▸ **KUTIPAN**:
Penjelasan Pasal 7 ayat (7) huruf a
Yang dimaksud dengan “Persero” adalah badan usaha milik negara
yang berbentuk Perseroan yang modalnya terbagi dalam saham
yang diatur dalam Undang-undang tentang Badan Usaha Milik
Negara.
E. Kendala dan Hambatan
BUMN yang merupakan perusahaan pelayanan publik telah memberikan
kontribusi besar terhadap pembangunan nasional. Pada masa awal
kemerdekaan, sektor korporasi di Indonesia masih kecil dan didominasi oleh
perseroan–perseroan yang dimiliki asing atau yang kepemilikannya terpusat.
Pemerintah waktu itu memperoleh beberapa perusahaan melalui nasionalisasi
dan juga mendirikan banyak perseroan baru yang berstatus BUMN. Diharapkan
bahwa perseroan–perseroan tersebut akan menjadi inti dari sebuah sektor
korporasi yang kuat, didukung oleh manajemen yang professional dan
lembaga–lembaga keuangan. Meskipun BUMN telah mencapai sasaran awal
yang ditetapkan, tetapi ternyata BUMN tersebut masih di bawah standar. BUMN
tersebut telah mendapatkan laba, namun laba tersebut diperoleh dengan biaya
besar dan sangat berlebihan.
Sebelum tejadinya krisis moneter (Juli 1997), lebih dari separuh jumlah
BUMN kinerjanya kurang memuaskan. Perekonomian nasional tahun 1997
masih dirasakan cukup baik, saat itu dari 160 BUMN persero hanya
menghasikan keuntungan sebesar Rp. 11,8 trilyun dari Rp. 462 trilyun modal
yang ditanam. Keuntungan sebesar 2,6 % ini adalah sangat kecil jika
dibandingkan terhadap biaya atas modal. Sebagai akibatnya banyak BUMN tidak
dapat lagi membayar hutangnya atau menghasilkan laba yang cukup untuk
membiayai perluasan usahanya. BUMN memang mengalami dampak negatif
dari resesi yang dihadapi saat ini. Namun alasan yang penting adalah karena
terjadinya penggunaan sumber–sumber daya kurang yang efektif dan kurang
efisien.

▸ **DATA YANG DIBERIKAN**:

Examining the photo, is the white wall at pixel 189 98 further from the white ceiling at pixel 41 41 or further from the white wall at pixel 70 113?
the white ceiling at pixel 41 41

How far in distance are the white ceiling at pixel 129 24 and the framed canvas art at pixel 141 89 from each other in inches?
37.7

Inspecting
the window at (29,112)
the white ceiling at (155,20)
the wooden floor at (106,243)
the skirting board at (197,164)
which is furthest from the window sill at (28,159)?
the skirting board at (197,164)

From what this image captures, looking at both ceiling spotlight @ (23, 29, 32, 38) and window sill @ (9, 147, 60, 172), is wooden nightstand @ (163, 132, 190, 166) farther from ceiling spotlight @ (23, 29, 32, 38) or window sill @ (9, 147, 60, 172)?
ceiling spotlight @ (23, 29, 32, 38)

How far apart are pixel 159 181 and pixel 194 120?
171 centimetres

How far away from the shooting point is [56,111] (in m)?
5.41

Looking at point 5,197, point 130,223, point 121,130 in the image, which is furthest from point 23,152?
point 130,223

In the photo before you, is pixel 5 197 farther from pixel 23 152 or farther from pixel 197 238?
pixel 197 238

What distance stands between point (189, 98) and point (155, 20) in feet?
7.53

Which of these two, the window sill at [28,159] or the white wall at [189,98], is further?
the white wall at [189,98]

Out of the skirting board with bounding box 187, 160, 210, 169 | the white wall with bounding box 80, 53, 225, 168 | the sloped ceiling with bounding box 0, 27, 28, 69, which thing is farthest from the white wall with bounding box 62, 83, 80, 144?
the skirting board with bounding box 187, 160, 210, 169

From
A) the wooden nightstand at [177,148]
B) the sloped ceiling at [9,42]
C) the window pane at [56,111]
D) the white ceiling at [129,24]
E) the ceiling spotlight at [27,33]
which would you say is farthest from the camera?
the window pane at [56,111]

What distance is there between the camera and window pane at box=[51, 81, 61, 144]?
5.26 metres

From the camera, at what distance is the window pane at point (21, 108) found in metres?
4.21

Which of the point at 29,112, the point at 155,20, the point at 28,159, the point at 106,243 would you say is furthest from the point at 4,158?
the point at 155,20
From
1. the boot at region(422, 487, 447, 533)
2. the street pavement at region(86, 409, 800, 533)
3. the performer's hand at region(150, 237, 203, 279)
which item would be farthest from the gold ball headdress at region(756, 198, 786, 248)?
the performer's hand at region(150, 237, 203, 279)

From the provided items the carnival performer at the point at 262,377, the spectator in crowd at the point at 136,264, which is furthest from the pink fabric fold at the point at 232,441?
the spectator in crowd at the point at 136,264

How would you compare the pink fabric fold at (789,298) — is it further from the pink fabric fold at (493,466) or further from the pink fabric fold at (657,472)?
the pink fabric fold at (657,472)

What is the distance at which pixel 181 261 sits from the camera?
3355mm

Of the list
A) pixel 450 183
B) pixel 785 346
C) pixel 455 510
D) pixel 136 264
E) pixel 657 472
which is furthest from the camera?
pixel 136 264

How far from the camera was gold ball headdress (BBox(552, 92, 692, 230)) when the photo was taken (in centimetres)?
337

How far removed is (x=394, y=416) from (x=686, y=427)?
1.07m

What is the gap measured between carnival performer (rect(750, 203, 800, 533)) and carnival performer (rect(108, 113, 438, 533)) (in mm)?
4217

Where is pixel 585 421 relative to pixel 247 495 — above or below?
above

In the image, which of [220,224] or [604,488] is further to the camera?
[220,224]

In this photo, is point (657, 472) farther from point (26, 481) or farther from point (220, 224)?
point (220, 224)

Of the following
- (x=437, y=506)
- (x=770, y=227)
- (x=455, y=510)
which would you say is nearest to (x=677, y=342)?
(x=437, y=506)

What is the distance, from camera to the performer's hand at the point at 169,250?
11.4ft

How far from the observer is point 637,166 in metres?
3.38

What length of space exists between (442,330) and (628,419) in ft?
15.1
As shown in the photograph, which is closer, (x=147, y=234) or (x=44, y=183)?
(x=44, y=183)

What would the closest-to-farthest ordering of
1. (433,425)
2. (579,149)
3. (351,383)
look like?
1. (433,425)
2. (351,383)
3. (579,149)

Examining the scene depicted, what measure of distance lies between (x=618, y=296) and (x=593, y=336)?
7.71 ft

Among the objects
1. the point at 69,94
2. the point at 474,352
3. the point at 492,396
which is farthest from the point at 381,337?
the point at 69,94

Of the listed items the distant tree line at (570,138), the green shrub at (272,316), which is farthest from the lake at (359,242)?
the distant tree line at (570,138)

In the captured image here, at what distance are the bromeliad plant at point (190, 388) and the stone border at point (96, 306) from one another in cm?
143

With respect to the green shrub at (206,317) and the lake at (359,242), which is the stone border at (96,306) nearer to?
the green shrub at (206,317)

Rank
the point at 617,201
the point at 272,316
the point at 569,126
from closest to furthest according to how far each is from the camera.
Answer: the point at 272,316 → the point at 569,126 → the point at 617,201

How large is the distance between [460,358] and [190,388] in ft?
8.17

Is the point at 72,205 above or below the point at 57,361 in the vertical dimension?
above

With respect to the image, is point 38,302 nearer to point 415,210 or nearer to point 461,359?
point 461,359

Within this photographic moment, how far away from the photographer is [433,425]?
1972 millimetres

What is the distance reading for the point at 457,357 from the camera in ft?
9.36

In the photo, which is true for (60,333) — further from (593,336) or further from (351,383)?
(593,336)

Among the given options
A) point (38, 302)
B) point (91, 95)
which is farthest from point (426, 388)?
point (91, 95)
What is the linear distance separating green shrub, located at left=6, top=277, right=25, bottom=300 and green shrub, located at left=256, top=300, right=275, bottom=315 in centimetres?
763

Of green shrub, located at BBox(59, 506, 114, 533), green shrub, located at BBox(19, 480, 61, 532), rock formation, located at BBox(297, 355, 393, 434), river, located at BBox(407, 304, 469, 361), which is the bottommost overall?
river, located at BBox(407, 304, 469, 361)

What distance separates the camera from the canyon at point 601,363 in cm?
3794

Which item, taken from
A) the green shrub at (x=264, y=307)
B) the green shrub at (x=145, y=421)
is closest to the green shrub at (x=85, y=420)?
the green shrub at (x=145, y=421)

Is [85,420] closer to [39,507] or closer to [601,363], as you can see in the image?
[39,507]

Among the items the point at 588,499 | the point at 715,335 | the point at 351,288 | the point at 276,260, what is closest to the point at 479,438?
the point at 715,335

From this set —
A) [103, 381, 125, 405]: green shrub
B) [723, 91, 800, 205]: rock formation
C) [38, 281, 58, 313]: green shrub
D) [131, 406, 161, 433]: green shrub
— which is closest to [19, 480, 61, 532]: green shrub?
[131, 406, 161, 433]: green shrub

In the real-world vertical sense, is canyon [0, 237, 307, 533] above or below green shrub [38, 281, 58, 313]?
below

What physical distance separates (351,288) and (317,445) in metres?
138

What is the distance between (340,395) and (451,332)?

▸ **TANTANGAN**:
1. Tentukan apakah tiap pernyataan berikut sesuai dengan kutipan, lalu jawab ya atau tidak disertai kata-kata penentu dari kutipan yang dikutip persis. (a) Pada tahun 1997, dari 160 BUMN persero diperoleh keuntungan sebesar Rp. 11,8 trilyun. (b) Laba BUMN diperoleh dengan biaya yang kecil. (c) Pada masa awal kemerdekaan, sektor korporasi di Indonesia sudah besar.
2. Tunjukkan setiap baris data yang memuat string "located". Perhatikan bahwa huruf besar dan huruf kecil dibedakan.

▸ **DAFTAR JAWABAN**:
1.
(a) Ya: "dari 160 BUMN persero hanya menghasikan keuntungan sebesar Rp. 11,8 trilyun"
(b) Tidak: "laba tersebut diperoleh dengan biaya besar dan sangat berlebihan"
(c) Tidak: "sektor korporasi di Indonesia masih kecil"

2.
What is the linear distance separating green shrub, located at left=6, top=277, right=25, bottom=300 and green shrub, located at left=256, top=300, right=275, bottom=315 in centimetres?
Of green shrub, located at BBox(59, 506, 114, 533), green shrub, located at BBox(19, 480, 61, 532), rock formation, located at BBox(297, 355, 393, 434), river, located at BBox(407, 304, 469, 361), which is the bottommost overall?
river, located at BBox(407, 304, 469, 361)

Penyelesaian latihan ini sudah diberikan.